## Given request
Rewrite the part of the listing from the line containing "List the items" through the end of the listing, switching "nearest" to "closest" and leaving everything else unchanged.
## start Provided data
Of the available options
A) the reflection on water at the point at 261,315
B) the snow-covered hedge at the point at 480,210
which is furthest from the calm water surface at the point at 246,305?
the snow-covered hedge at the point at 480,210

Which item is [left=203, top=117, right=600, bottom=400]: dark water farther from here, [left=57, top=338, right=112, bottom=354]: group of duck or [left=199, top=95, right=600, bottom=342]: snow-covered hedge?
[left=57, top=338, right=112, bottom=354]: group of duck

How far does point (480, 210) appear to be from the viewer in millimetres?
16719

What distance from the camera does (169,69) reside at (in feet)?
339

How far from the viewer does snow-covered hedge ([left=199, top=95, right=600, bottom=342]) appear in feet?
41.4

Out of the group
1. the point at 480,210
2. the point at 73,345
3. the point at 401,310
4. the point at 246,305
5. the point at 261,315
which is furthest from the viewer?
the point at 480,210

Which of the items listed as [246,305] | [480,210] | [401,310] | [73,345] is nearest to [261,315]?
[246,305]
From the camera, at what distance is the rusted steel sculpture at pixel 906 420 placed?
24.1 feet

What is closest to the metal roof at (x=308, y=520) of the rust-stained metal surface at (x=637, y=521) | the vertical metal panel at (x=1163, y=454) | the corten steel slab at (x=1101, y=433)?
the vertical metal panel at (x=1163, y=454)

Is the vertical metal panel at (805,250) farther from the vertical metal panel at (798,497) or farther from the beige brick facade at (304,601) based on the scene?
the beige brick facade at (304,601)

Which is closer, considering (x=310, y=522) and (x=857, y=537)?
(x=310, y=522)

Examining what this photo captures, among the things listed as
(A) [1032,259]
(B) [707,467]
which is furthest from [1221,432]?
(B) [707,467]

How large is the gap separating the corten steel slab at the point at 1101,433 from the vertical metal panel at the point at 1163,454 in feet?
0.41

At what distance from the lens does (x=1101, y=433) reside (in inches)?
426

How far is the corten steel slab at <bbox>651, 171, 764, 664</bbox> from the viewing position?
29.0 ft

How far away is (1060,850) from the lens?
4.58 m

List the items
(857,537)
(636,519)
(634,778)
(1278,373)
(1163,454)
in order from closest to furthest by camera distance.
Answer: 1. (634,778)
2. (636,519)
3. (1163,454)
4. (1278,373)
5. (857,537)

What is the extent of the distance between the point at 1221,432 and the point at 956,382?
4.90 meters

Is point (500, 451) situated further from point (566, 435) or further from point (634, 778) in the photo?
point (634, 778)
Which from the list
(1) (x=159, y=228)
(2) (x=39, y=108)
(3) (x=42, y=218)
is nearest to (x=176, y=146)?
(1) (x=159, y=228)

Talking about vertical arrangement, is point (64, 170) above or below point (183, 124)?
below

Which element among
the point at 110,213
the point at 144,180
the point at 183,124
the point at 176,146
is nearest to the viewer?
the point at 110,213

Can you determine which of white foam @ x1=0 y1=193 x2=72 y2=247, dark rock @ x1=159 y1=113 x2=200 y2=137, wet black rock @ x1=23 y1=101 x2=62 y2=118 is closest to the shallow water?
## end Provided data
## Reply to the exercise
List the items
(857,537)
(636,519)
(634,778)
(1278,373)
(1163,454)
in order from closest to furthest by camera distance.
Answer: 1. (634,778)
2. (636,519)
3. (1163,454)
4. (1278,373)
5. (857,537)

What is the extent of the distance between the point at 1221,432 and the point at 956,382?
4.90 meters

Is point (500, 451) situated further from point (566, 435) or further from point (634, 778) in the photo?
point (634, 778)
Which from the list
(1) (x=159, y=228)
(2) (x=39, y=108)
(3) (x=42, y=218)
is closest to (x=176, y=146)?
(1) (x=159, y=228)

Talking about vertical arrangement, is point (64, 170) above or below point (183, 124)?
below

Which element among
the point at 110,213
the point at 144,180
the point at 183,124
the point at 176,146
is closest to the viewer?
the point at 110,213

Can you determine which of white foam @ x1=0 y1=193 x2=72 y2=247, dark rock @ x1=159 y1=113 x2=200 y2=137, wet black rock @ x1=23 y1=101 x2=62 y2=118 is closest to the shallow water?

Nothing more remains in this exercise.